Find Out What Lewis Black is Dreaming About This Holiday Season
Known for being in a general state of crankiness almost all the time, comedian Lewis Black told Imus today that he was finally feeling better, “now that it was all over”; “it” being the election.
“It’s all over but the stupidity now,” he noted.
And the stupidity will get even stupider as the holiday season approaches, which is why Black, a Jew, decided to write I’m Dreaming of a Black Christmas. That, and he’s enough of a sucker to believe his publisher, who said writing a third book would make Black a real author.

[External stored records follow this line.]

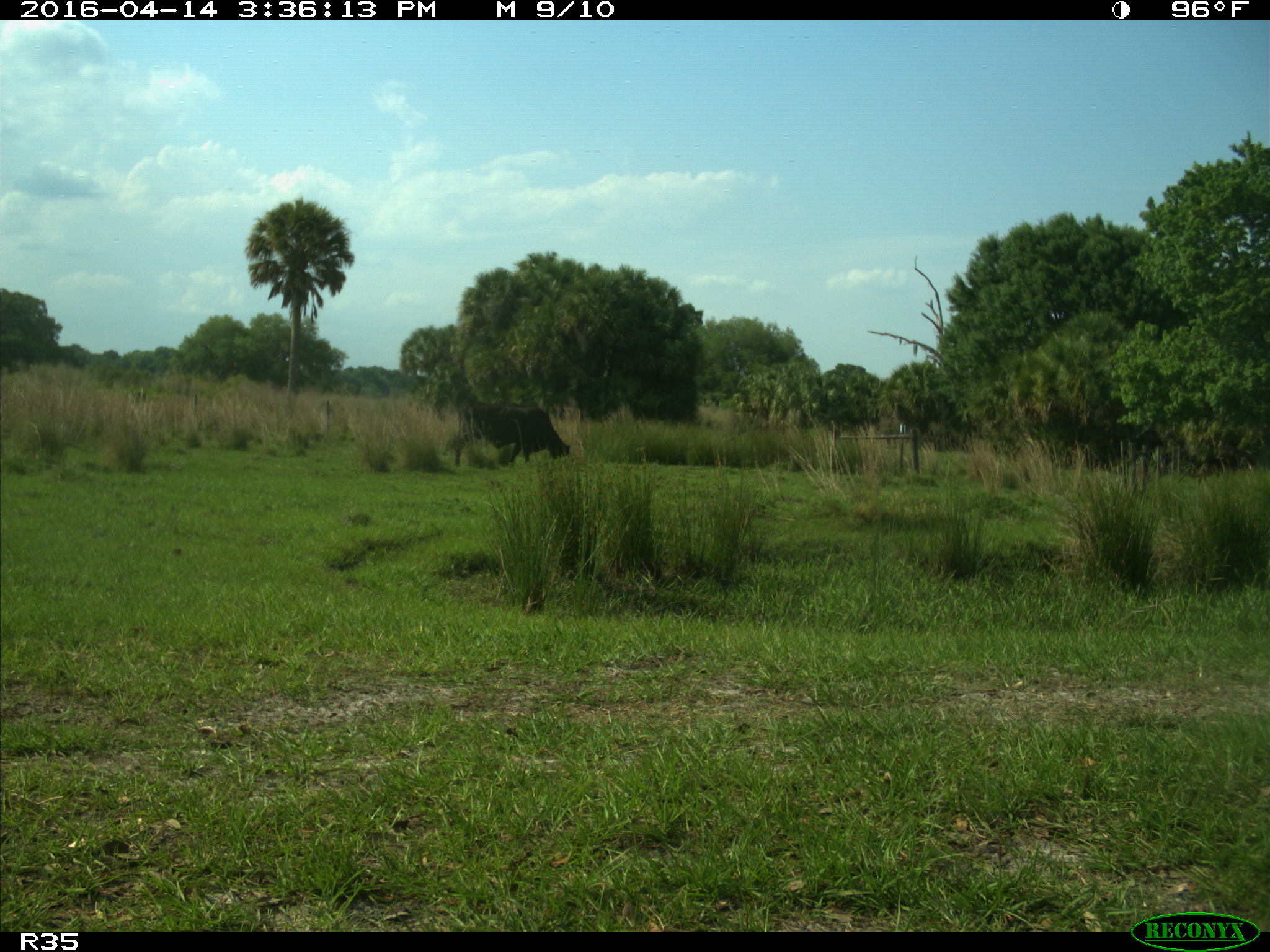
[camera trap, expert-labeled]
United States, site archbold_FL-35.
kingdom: Animalia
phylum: Chordata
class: Mammalia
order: Artiodactyla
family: Bovidae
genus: Bos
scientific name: Bos taurus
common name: domestic cow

As a single, childless, Jewish man, Black’s perspective on Christmas is different from the average person’s. “It’s always interesting to me that families, at that time of year, get together, and it’s big family time, and the pressure is spectacular,” he said, grunting. “And you turn to your friend like a week before and say, ‘How are the wife and kids? How are things going? Is it going to be a good Christmas?’ And they go, ‘I don’t want you to think ill of me, but I’m going to kill them.’”
Lewis takes major issue with the Christmas tree at Rockefeller Center in New York; or, as he calls it in his book, “The Hooker at Rockefeller Center.”
“People who live in every place in the United States that has trees feels obligated to come and look at ours,” he said. “We’ve got one tree out there! Stay away from it!”
Imus’s issue with the tree is that when he used to work at NBC, the tree would block some lanes of traffic, which in his world are viewed as parking spots for the limo.
One of the highlights of I’m Dreaming of a Black Christmas is a carol penned by Black and sung to the tune of Carol of the Bells. It includes lines like “Where is the scotch? Please touch my crotch,” and for a real pre-Christmas treat, watch Black sing part of it:
Black normally divides his Christmas up into two parts. First, he lunches with some friends, their kids, and some of their extended family, where his role is that of “a rickety, old uncle who brings nothing to the table, and just comes to eat and drink.”
He feels simultaneously “awash in familial love,” and as though he has done nothing with his life. Then he moves on to another friend’s house, where he again he is surrounded by children, more friends, and more family.
“Finally, I get home and I’m alone, and I realize there’s nobody going, ‘How’s your day? What did you do? What are you thinking?’” Black said. “There’s this really golden silence that surrounds me.”
He paused. “And I realize that I may be one of the happiest people on Earth.”